Following Beijing’s threatened closure of Google’s Chinese website, the move
suggests – to paraphrase Rupert Murdoch – that authoritarian governments
pose a threat to technology everywhere. Research in Motion, the Canada-based
company behind BlackBerry, avoided Indian suspension by ceding ground to the
authorities; a similar UAE deal may follow. Yet this could prove just as
disruptive for some users and would be an unfortunate advert for the
company: secure communications is one of the BlackBerry’s main selling
points to business customers in the face of creeping competition from other
smartphones.
So while any direct impact will be minor – worst-case, a removal of 1m-plus
users in the UAE and Saudi Arabia would take 2.5 per cent off next year’s
earnings, calculates Credit Suisse – investors have cause for concern. More
nervy governments lie in wait as emerging markets expand; the Asia-Pacific
will overtake North America and western Europe as the biggest smartphone
market in 2014, estimates consultancy Ovum.
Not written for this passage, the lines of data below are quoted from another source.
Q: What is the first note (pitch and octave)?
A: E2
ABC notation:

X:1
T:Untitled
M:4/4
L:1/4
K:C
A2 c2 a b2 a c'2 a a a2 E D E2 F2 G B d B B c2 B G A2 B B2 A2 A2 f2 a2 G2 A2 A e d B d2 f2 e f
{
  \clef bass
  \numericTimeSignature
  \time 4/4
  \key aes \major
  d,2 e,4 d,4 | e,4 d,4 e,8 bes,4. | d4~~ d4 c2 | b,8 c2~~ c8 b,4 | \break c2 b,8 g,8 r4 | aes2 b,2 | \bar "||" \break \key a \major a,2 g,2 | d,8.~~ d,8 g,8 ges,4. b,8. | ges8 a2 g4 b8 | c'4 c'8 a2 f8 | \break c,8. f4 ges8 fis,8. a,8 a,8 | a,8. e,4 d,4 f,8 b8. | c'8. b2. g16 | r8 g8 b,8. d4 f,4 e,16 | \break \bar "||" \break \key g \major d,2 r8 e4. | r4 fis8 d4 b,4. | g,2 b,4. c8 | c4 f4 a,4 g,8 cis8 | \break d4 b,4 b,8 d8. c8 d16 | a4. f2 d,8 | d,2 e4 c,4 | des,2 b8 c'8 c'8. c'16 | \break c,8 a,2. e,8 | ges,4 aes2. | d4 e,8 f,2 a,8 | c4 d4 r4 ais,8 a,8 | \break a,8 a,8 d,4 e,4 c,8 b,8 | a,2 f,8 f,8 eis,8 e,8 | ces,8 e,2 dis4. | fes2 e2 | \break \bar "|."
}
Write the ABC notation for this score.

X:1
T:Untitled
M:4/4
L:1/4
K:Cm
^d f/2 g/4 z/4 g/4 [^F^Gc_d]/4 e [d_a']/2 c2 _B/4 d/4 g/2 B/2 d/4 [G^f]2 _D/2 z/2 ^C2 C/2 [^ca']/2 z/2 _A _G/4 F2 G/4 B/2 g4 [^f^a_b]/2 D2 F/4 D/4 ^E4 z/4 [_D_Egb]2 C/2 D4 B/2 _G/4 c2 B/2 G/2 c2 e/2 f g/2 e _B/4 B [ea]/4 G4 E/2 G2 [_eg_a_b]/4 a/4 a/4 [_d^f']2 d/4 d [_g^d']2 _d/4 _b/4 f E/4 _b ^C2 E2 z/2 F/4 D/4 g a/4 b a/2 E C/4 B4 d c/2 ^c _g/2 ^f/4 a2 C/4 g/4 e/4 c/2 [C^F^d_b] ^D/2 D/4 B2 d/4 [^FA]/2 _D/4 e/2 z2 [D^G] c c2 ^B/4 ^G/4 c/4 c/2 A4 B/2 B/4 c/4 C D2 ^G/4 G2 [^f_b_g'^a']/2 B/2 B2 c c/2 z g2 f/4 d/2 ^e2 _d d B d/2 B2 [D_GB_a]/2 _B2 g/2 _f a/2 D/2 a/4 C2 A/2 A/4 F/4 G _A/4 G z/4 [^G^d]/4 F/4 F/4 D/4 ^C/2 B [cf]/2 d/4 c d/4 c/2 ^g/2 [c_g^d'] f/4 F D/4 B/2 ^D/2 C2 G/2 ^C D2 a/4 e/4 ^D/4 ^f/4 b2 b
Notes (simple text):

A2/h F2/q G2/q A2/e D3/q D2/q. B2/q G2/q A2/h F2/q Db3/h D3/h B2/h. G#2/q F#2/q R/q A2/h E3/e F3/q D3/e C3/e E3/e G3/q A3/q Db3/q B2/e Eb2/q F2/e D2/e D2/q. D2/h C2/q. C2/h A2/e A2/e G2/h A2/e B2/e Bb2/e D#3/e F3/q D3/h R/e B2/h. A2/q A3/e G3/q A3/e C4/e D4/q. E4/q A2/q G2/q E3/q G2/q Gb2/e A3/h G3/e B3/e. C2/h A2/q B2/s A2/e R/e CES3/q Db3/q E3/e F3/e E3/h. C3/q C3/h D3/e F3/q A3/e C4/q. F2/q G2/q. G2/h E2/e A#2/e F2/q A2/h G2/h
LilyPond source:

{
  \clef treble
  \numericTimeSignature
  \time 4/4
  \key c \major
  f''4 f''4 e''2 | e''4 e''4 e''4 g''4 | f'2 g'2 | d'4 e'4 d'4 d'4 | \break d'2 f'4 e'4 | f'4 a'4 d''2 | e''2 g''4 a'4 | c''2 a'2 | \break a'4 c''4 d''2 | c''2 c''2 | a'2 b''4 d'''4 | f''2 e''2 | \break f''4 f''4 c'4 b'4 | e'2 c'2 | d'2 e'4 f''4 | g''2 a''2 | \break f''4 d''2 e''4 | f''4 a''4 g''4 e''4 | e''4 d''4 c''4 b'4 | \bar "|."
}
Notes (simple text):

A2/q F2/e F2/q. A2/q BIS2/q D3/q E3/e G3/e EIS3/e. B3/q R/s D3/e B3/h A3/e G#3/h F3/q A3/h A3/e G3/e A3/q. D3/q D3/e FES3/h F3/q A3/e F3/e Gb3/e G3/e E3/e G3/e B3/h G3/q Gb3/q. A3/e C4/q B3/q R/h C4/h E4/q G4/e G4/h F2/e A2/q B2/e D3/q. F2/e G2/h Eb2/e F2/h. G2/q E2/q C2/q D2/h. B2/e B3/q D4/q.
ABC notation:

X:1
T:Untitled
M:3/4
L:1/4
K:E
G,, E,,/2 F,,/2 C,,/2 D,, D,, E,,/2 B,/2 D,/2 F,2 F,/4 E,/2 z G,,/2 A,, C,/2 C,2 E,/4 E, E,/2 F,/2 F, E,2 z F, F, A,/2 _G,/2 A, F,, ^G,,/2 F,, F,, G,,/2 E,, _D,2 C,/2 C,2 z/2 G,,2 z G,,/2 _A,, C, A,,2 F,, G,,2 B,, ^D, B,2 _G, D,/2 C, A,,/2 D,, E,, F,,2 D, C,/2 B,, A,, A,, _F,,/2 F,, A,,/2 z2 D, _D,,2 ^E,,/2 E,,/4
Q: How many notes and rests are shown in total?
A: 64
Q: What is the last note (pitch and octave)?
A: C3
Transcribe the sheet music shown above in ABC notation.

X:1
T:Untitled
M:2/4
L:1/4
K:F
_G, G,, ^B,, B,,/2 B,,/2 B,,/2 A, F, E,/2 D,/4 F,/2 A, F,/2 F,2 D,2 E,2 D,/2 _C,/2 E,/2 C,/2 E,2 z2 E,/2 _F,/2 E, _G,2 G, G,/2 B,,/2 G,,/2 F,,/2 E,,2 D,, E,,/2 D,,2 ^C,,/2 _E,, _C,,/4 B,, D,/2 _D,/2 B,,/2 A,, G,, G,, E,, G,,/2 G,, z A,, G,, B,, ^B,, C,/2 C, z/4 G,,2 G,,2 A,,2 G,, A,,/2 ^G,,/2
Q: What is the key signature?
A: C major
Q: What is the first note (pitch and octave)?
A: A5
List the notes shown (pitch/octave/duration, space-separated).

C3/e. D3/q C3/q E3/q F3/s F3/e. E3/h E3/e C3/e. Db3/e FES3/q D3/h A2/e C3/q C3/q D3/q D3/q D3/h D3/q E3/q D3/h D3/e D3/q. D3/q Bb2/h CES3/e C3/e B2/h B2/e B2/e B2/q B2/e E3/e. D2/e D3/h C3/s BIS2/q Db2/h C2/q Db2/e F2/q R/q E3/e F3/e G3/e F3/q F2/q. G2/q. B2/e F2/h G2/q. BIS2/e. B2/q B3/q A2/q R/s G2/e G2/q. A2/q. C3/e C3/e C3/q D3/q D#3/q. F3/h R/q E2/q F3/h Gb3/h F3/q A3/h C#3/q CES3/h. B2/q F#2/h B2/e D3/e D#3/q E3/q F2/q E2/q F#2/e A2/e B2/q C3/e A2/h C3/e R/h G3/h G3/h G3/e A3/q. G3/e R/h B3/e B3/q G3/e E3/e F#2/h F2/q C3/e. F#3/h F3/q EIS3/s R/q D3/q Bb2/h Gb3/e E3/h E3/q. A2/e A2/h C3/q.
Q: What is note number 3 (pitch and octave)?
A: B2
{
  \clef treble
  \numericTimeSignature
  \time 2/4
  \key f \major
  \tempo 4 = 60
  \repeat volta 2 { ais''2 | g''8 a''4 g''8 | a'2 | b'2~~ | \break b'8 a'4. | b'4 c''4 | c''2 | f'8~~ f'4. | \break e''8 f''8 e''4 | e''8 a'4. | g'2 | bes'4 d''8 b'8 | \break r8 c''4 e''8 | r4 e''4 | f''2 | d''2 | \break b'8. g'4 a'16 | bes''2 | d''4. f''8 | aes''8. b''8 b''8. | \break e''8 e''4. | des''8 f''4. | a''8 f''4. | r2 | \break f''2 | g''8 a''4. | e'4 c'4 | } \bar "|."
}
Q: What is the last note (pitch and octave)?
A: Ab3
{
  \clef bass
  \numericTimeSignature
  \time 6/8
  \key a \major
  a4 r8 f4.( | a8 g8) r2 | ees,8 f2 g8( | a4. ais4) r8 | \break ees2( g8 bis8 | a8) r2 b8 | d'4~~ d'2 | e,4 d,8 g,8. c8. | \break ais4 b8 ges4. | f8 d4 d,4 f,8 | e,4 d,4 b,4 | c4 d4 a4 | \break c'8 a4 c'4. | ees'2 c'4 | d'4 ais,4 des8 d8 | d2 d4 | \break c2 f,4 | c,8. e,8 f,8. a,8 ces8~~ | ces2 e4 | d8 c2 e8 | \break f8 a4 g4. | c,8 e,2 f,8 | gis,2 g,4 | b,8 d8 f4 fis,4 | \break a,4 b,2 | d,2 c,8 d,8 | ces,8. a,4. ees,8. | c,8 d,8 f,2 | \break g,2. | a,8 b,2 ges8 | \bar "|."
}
Meantime, RIM’s first-mover advantage, which has produced compound revenue
growth of 70 per cent since 2004, is fading. Attracting new smartphone
customers from the ranks of teenage text junkies in a crowded market is
having an impact on numbers. The average selling price for devices, the
lion’s share of revenues, dropped $57 year-on-year to $300 in the last
quarter. Some of this is in RIM’s share price, down 17 per cent in the year
to date and about a third from its mid-2008 peak. The Gulf states have just
provided another reason to steer clear.